The Small Business Solution to the Youth Employment Crisis
Despite the economic recovery, young Americans continue to face significant challenges to gaining a foothold in the labor market. As of early 2015, the unemployment rate for youth ages 16-24 was more than 12 percent. This is more than double the national average—and precedent suggests that, in the absence of strong intervention, the trend will continue. In the past 45 years, youth unemployment rates have dipped below 10 percent only once.
There’s growing recognition among decision-makers, academics, and practitioners of the role that the private sector can play to reverse this longstanding issue. And already the field is responding—last year, the federal government introduced employer engagement incentives in the new Workforce Investment Opportunities Act, and companies themselves announced commitments to youth in public forums like the Clinton Global Initiative and the World Economic Forum.
“In the past 45 years, youth unemployment rates have dipped below 10 percent only once.”
Moving forward, we’ll need innovation to address the complex challenge of youth employment and unlock new opportunities. Here’s where small businesses come in. The small business community has a long-standing and well-deserved reputation for innovation. Due to their size, these businesses tend to be nimble and well-positioned to experiment with new strategies and approaches. They are also powerful engines of growth and opportunity. With more than 23 million small businesses nationwide, this community provides upwards of 55 percent of all jobs and contributes significantly to new job creation in the U.S.

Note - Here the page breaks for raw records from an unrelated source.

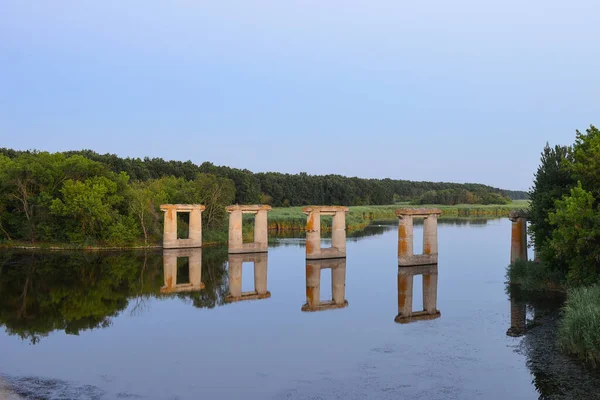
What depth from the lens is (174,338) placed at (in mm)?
14781

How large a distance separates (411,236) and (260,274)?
24.7 ft

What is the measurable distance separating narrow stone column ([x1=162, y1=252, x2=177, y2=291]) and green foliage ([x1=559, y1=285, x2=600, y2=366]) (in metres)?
14.7

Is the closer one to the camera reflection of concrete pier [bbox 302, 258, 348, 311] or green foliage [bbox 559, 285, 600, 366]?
green foliage [bbox 559, 285, 600, 366]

These factors put small businesses in a unique position to create, test, and adapt strategies that reduce the unemployment hardships faced by our nation’s youth. Over the course of the last year, the Economist Intelligence Unit (EIU), with support from The Rockefeller Foundation, searched the nation for small businesses doing just that. We found an impressive and expansive cohort of employer champions who are changing business practices to benefit youth and their company’s bottom line. With a board of expert advisors, convened by EIU, we identified distinct innovations with the greatest potential for replication and scale, and selected three small business leaders to honor for their efforts in the space. Their stories are featured in a series of case studies and short films designed to highlight best practices in youth hiring.
In the year ahead, The Rockefeller Foundation will support local business networks to share these findings for adoption or adaptation across the small business communities in New York, Chicago, and Portland, Oregon. Drawing on the community’s strengths and continued enthusiasm for taking action on this issue, the Foundation and its partners look forward to working with small businesses to address the youth employment challenge.